Thinking a little out of the box here...
So far, everybody has talked about fragmenting so that you can transfer 1500byte frames over interfaces with an MTU of 1476.
24 bytes are the problem. We could try to compress the packet as a first stage to solving the problem. If we cannot sufficiently compress it, then segment it.
There are a few well know compression schemes that could be used, some generic, so more tailored to network traffic.
V. Jacobson TCP/IP header compression, often used on PPP links: http://tools.ietf.org/html/rfc1144
There is already a kernel implementation of this which might be reusable. It may also be possible to extend the scheme to compress part of the original ethernet header.

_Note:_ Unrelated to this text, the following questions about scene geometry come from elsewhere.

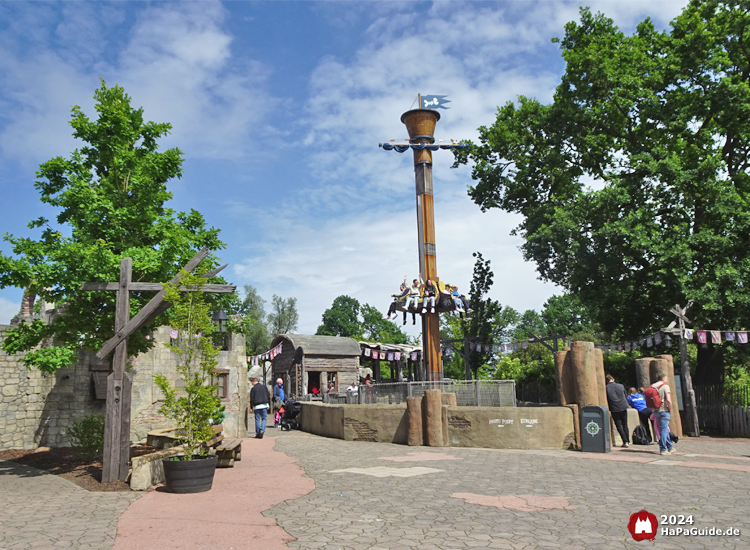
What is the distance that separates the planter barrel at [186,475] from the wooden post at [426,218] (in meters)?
14.3

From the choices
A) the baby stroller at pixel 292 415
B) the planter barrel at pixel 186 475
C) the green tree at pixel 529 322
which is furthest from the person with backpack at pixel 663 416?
the green tree at pixel 529 322

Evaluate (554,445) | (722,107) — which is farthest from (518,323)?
(554,445)

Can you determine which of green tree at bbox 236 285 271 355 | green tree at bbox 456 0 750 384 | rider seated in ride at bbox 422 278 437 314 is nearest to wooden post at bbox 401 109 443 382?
rider seated in ride at bbox 422 278 437 314

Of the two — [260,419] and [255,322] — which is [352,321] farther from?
[260,419]

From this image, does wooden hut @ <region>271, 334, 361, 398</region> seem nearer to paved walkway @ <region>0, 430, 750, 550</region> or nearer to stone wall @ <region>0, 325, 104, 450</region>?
stone wall @ <region>0, 325, 104, 450</region>

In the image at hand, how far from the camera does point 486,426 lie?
1402 centimetres

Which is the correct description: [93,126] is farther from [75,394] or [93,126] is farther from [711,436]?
[711,436]

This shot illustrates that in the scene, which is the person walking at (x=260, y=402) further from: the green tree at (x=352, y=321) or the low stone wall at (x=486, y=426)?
the green tree at (x=352, y=321)

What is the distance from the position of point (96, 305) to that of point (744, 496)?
11.8m

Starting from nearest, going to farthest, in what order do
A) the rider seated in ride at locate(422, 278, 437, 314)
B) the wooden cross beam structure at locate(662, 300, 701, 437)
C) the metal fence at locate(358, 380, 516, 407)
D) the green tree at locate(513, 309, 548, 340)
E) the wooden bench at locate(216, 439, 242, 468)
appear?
1. the wooden bench at locate(216, 439, 242, 468)
2. the metal fence at locate(358, 380, 516, 407)
3. the wooden cross beam structure at locate(662, 300, 701, 437)
4. the rider seated in ride at locate(422, 278, 437, 314)
5. the green tree at locate(513, 309, 548, 340)

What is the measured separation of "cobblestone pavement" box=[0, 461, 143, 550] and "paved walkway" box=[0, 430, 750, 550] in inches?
0.8

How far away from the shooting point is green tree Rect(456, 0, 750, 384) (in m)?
19.5

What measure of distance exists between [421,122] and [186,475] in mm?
18505

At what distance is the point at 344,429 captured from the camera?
16266 mm
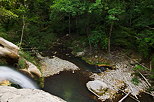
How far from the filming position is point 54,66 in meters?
9.93

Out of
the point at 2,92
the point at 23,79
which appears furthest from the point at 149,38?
the point at 2,92

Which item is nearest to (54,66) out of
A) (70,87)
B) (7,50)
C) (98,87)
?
(70,87)

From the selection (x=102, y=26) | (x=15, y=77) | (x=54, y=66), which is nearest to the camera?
(x=15, y=77)

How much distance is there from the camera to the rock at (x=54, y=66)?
29.9 feet

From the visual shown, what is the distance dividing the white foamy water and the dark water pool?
1439 mm

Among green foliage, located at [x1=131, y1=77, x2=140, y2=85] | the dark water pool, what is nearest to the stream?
the dark water pool

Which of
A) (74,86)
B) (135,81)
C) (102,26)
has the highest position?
(102,26)

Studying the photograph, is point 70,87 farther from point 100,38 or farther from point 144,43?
point 144,43

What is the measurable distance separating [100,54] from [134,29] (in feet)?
12.4

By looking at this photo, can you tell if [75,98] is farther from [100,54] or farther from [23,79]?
[100,54]

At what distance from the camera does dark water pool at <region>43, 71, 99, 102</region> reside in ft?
21.7

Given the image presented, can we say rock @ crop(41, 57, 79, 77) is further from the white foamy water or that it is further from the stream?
the white foamy water

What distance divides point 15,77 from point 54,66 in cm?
441

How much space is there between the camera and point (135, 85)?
25.2 feet
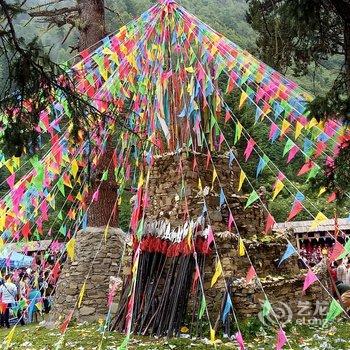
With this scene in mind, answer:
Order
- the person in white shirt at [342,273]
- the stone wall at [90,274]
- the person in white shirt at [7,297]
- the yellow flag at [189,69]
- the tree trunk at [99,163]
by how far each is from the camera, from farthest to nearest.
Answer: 1. the person in white shirt at [7,297]
2. the tree trunk at [99,163]
3. the person in white shirt at [342,273]
4. the stone wall at [90,274]
5. the yellow flag at [189,69]

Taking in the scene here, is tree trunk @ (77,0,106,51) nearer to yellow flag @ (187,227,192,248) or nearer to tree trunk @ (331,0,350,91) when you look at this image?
yellow flag @ (187,227,192,248)

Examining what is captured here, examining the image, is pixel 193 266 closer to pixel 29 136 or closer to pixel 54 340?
pixel 54 340

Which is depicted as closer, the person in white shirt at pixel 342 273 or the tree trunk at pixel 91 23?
the person in white shirt at pixel 342 273

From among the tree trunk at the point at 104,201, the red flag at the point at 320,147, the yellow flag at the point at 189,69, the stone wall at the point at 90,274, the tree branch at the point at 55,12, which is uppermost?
the tree branch at the point at 55,12

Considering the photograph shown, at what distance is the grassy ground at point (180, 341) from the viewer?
8211mm

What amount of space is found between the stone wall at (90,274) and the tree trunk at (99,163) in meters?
0.35

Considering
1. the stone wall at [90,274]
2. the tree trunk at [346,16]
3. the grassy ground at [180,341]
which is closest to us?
the tree trunk at [346,16]

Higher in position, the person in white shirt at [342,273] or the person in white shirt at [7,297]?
the person in white shirt at [342,273]

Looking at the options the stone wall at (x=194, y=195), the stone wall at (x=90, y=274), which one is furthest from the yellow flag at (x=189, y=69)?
the stone wall at (x=90, y=274)

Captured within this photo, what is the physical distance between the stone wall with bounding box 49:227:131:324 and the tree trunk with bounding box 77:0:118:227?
0.35m

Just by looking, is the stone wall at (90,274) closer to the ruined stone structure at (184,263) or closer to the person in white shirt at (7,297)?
the ruined stone structure at (184,263)

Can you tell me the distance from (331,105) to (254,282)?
19.1 feet

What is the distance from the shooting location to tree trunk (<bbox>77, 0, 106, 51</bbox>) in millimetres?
12844

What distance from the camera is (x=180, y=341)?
8414 millimetres
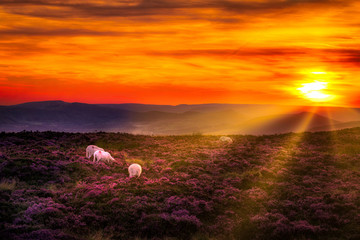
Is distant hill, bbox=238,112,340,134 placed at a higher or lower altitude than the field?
higher

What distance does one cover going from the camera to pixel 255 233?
553 inches

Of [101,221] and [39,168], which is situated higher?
[39,168]

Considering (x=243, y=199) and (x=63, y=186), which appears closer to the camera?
(x=243, y=199)

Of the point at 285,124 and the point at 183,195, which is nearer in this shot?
the point at 183,195

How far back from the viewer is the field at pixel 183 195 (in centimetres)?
1391

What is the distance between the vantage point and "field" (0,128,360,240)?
1391cm

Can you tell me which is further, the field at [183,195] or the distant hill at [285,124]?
the distant hill at [285,124]

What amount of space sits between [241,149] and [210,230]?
18.9 m

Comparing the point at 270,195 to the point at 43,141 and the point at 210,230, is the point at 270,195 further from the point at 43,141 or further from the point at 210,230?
the point at 43,141

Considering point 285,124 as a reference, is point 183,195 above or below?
below

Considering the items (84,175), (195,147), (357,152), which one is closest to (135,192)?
(84,175)

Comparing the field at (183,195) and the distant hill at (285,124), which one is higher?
the distant hill at (285,124)

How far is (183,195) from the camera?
1778cm

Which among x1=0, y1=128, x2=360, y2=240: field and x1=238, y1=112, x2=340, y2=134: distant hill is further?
x1=238, y1=112, x2=340, y2=134: distant hill
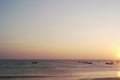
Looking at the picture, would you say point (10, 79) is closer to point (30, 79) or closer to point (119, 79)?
point (30, 79)

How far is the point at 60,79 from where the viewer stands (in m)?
34.7

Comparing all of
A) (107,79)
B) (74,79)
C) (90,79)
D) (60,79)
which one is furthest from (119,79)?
(60,79)

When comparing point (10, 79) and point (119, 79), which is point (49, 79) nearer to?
point (10, 79)

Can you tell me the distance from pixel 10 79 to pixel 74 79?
32.4ft

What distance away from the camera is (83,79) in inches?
1385

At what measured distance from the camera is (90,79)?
35.3 metres

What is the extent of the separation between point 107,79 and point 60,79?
7.74 m

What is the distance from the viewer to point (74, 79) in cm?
3488

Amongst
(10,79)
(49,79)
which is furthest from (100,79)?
(10,79)

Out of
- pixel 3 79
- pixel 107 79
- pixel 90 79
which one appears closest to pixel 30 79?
pixel 3 79

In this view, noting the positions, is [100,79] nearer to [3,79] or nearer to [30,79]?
[30,79]

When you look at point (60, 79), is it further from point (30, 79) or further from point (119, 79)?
point (119, 79)

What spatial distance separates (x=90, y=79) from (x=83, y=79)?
112 cm

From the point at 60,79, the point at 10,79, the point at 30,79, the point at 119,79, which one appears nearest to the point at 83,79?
the point at 60,79
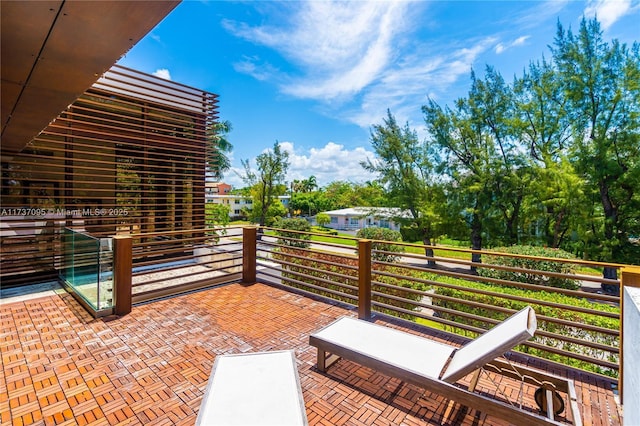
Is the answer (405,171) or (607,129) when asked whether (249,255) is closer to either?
(405,171)

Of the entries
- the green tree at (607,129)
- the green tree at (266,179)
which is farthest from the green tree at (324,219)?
the green tree at (607,129)

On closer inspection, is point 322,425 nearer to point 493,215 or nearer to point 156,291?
point 156,291

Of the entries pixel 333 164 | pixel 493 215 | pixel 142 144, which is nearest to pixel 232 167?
pixel 142 144

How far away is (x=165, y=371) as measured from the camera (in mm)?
2977

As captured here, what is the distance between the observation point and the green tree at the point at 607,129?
12.7 m

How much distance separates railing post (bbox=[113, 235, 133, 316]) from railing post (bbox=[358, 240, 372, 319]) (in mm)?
3386

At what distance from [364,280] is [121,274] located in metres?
3.52

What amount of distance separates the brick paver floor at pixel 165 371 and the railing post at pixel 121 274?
7.4 inches

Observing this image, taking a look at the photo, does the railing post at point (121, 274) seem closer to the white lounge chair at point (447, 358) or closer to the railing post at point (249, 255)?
the railing post at point (249, 255)

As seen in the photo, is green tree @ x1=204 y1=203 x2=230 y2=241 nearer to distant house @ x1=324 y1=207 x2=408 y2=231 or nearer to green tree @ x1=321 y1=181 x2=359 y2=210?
distant house @ x1=324 y1=207 x2=408 y2=231

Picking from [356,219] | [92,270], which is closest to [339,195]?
[356,219]

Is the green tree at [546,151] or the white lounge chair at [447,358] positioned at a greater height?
the green tree at [546,151]

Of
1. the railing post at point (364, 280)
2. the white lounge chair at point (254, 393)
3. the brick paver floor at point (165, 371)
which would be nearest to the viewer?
the white lounge chair at point (254, 393)

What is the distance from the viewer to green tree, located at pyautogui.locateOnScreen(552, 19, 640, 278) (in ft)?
41.6
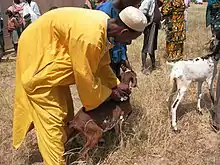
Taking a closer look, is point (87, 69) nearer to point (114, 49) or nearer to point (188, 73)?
point (114, 49)

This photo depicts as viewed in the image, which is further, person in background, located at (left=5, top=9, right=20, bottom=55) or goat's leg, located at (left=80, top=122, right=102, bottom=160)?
person in background, located at (left=5, top=9, right=20, bottom=55)

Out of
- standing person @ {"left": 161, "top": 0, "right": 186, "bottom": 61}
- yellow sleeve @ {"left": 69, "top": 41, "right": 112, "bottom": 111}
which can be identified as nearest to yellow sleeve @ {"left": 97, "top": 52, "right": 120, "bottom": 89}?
yellow sleeve @ {"left": 69, "top": 41, "right": 112, "bottom": 111}

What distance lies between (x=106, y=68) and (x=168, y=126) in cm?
114

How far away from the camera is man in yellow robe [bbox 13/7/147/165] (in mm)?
2908

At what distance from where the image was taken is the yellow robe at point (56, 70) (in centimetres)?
291

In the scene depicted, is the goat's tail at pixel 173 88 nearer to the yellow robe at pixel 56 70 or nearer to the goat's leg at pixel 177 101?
the goat's leg at pixel 177 101

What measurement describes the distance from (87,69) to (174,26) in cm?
447

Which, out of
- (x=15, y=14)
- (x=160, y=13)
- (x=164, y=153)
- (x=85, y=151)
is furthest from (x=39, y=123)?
(x=15, y=14)

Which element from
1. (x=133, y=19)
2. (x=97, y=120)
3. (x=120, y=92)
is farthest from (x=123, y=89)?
(x=133, y=19)

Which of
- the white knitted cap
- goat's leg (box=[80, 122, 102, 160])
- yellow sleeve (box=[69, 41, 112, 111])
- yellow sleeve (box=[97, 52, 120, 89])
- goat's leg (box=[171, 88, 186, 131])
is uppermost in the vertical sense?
the white knitted cap

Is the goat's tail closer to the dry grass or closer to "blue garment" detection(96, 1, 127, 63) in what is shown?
the dry grass

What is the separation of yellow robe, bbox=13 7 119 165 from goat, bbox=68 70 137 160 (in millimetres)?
129

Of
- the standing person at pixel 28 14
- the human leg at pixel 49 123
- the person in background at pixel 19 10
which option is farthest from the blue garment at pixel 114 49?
the person in background at pixel 19 10

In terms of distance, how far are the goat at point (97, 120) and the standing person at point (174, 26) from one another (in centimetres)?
377
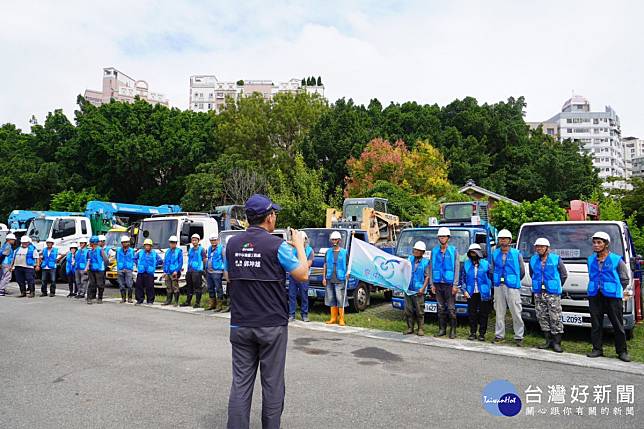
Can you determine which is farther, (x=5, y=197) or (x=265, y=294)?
(x=5, y=197)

There is a more generic header compression scheme: http://tools.ietf.org/html/rfc3095
The advantage of this is that it can compress more than just TCP/IP and is decoupled from PPP.
Then there is the more traditional compression schemes, eg LZO etc. There are a few academic papers available looking at this subject. The disadvantage of trying to compress the packet data is often it is already compressed, eg images. Or it is https traffic which makes it harder to compress.
I would tend more towards header compression. It requires a lot less CPU usage then data compression and should provide the 24 bytes of compression we need most of the time. However, as i said at the beginning, we need to be able to fall back to segmentation when it does not work, or has to send full header information in order to establish the compression tables.